Des corps atypiques, burlesques à leur manière comme on peut en voir chez Kaurismäki le grand frère finlandais dont on aperçoit une affiche de La Fille aux allumettes. Du réalisateur des Feuilles mortes, on retrouve également le goût de la musique (essentielle dans chacun des courts ici présentés, qu’elle donne le ton, marque l’humeur ou imprime le rythme) et des rencontres de hasard. Chassé de sa maison, le protagoniste du premier conte, Mattila, le vagabond et la jolie femme, se retrouve sur les routes avec sa chienne Elsa. C’est dans un bar sans joie où on organise spontanément une cagnotte en sa faveur, qu’il recueille quelques piécettes et une alliance. C’est le bonheur du cinéma muet que d’être soumis à la loi de l’image parlante, moteur discret de la narration.
Le conte du milieu, Bouilleurs de cru clandestins est le remake de Salaviinanpolttajat (The Mooshiners), le premier film de fiction finlandais réalisé en 1907, mais disparu depuis si longtemps que Kuosmanen n’a pu le voir. Le film était une commande pour les célébrations du centenaire de l’indépendance du pays. Kuosmanen, à partir d’un synopsis, a imaginé sa propre version.

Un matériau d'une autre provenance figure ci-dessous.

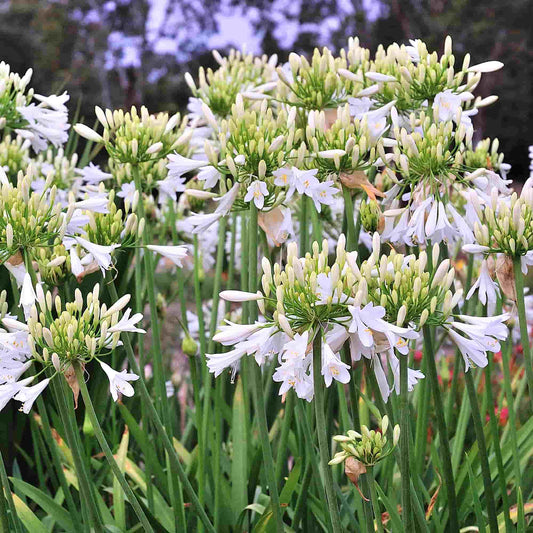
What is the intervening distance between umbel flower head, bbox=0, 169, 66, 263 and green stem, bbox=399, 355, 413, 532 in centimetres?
79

C’est le segment le plus ouvertement burlesque du programme, suivant les péripéties d’un frère et d’une sœur qui touchent un héritage et s’improvisent bouilleurs de cru clandestins. On y croise déjà Jaana Paananen, la « femme de l’espace » d’Une planète fort lointaine, à l’expressivité naturelle. Le film se délecte de courses, chutes et gags visuels dans la grande tradition des géants du muet.
Une séance intemporelle et anachronique à s’offrir comme une récréation.